Programmatic Context Augmentation for LLM-based Symbolic Regression

基于程序化上下文增强的 LLM 符号回归

Abstract: Symbolic regression (SR), the task of discovering mathematical expressions that best describe a given dataset, remains a fundamental challenge in scientific discovery. Traditional approaches, primarily based on genetic algorithms and related evolutionary methods, have proven useful but suffer from scalability and expressivity limitations. 摘要： 符号回归（SR）旨在发现最能描述给定数据集的数学表达式，这在科学发现中仍然是一项基础性挑战。传统的符号回归方法主要基于遗传算法及相关的进化方法，虽然已被证明有效，但在可扩展性和表达能力方面存在局限性。
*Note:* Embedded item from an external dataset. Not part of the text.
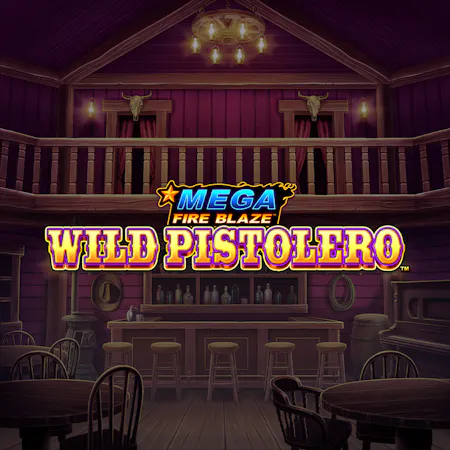 Imagen de slots de Betfair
Recently, large language model (LLM)-based evolutionary search methods have been introduced into SR and show promise. However, existing LLM-based approaches typically rely on scalar evaluation metrics, such as mean squared error, as the sole source of feedback during the search process, thereby overlooking the rich information embedded in the dataset. 近年来，基于大语言模型（LLM）的进化搜索方法被引入符号回归领域，并展现出良好的前景。然而，现有的基于 LLM 的方法在搜索过程中通常仅依赖均方误差等标量评估指标作为反馈来源，从而忽略了数据集中蕴含的丰富信息。

To address this limitation, we propose a novel LLM-based evolutionary search framework that incorporates programmatic context augmentation. By enabling code-based interactions with the dataset, our method can actively perform data analysis and extract informative signals, beyond aggregated evaluation scores. 为了解决这一局限性，我们提出了一种结合了程序化上下文增强的新型 LLM 进化搜索框架。通过实现基于代码的数据集交互，我们的方法能够主动进行数据分析并提取除聚合评估分数之外的有效信号。

We evaluate our framework on advanced benchmarks, such as LLM-SRBench, and demonstrate superior efficiency and accuracy compared to strong baselines. 我们在 LLM-SRBench 等先进基准测试上对该框架进行了评估，结果表明，与强基线模型相比，该方法在效率和准确性方面均表现出显著优势。